# Noise from my DWC... Help!!!



## trouble9039 (Mar 15, 2009)

ok everyone I have found A flaw in my setup, and that flaw is noise! Here is what is going on, My grow area is in A 2nd flr loft like setup and it is above A bed room. I am running 5 DWC buckets and each one of the buckets has A whisper 60 dual outlet y'd down 2 one outlet to the airstone. I have vibrating sound's comming into the bedroom so it will blow my cover! This room is drywall'd and and insulated on the wall's and ceiling and the floor has some thin carpet with out padding.I have put the pumps in A styro foam box and sat that on carpeted peices on the floor, and the buckets all on styrofoam lids and still here A humming sound. So today I went and got some carpet padding from the carpet store and layed that down and it helped but the noise is still there!!!! But this padding is some kind of A felt style not A normal padding for A house. I was thinking that some good padding with the foam in it might help alot more.... Does anyone have some advice for me???


----------



## CasualGrower (Mar 15, 2009)

First off.... you have 5 air pumps going.....  use the dual outlets and run a couple buckets off each pump....

Your buckets do not have to be rolling like a hot tub, all the bubbles are doing is keeping the water moving and the bubbles are expanding the surface area of the water to allow more O2 to dissolve into the water.  No matter how much air you pump into the water only so much O2 can be dissolved into it.  Look at it this way, a small airpump can run a pretty large aquarium and keep enough O2 in the water to keep many fish happy, well your plants roots will use MUCH less  O2 than those fish ever will.....  a small air pump with a small air stone, with the finest (smallest) holes is best.  

That being said, another thing you can do is set your air pumps on a folded towel.  When you set that pump on a styrofoam lid without a cushion, the lid will start resonating with the pump and actually make MORE noise.  

let me go back and reread your p[ost and see if I can get anything more.
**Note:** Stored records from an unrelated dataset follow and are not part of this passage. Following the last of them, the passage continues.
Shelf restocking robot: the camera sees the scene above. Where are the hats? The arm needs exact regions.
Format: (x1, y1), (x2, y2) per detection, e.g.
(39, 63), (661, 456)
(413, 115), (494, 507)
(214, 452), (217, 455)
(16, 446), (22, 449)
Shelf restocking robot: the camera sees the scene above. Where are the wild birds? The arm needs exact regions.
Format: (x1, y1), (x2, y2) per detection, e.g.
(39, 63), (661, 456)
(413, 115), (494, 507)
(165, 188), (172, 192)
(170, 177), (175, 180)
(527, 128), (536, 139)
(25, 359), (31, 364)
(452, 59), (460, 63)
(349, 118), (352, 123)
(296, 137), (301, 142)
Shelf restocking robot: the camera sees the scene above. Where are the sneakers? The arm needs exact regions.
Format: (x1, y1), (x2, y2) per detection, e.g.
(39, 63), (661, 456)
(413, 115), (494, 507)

You can also set up a mini sound proof box, from that box run a small intake line to a spot with nice cool air.  Make sure that there is enough intake to let your pump(s) run easily and allowing for cooling of their motors.

Just a couple ideas, if I think of any ore I will let ya know.


----------



## trouble9039 (Mar 15, 2009)

thank you casual. I was using A blower but that was way to loud. ok I will reduce the number of pumps and hope that help's. I will keep you informed..





			
				CasualGrower said:
			
		

> First off.... you have 5 air pumps going..... use the dual outlets and run a couple buckets off each pump....
> 
> Your buckets do not have to be rolling like a hot tub, all the bubbles are doing is keeping the water moving and the bubbles are expanding the surface area of the water to allow more O2 to dissolve into the water. No matter how much air you pump into the water only so much O2 can be dissolved into it. Look at it this way, a small airpump can run a pretty large aquarium and keep enough O2 in the water to keep many fish happy, well your plants roots will use MUCH less O2 than those fish ever will..... a small air pump with a small air stone, with the finest (smallest) holes is best.
> 
> ...


----------



## WeedHopper (Mar 15, 2009)

I had an exhaust fan that was doing that,,and I hung it by Bungi cords,,No more noise.:hubba:
Maybe you could make something to hold them above the floor using rubber bands.


----------



## CasualGrower (Mar 15, 2009)

CowboyBudsky said:
			
		

> I had an exhaust fan that was doing that,,and I hung it by Bungi cords,,No more noise.:hubba:


 
Yep that will work too..... make it where the pump has no solid contact with the building, that will eliminate your resonating noise, then you just have to deal with the actual noise of the operation of the pump.


----------



## trouble9039 (Mar 15, 2009)

i have thought about that and ended up drawing some thing up and useing PVC to build it, But how much of the noise is from the bucket's? I might have to much air! I will try the pump reduction first and go from there


----------



## WeedHopper (Mar 16, 2009)

Your buckets should not make any noise.


----------



## trouble9039 (Mar 24, 2009)

ok the noise is under control! I sat the buckets on some carpet padding and it has disappered! And I also reduced the number of pumps


----------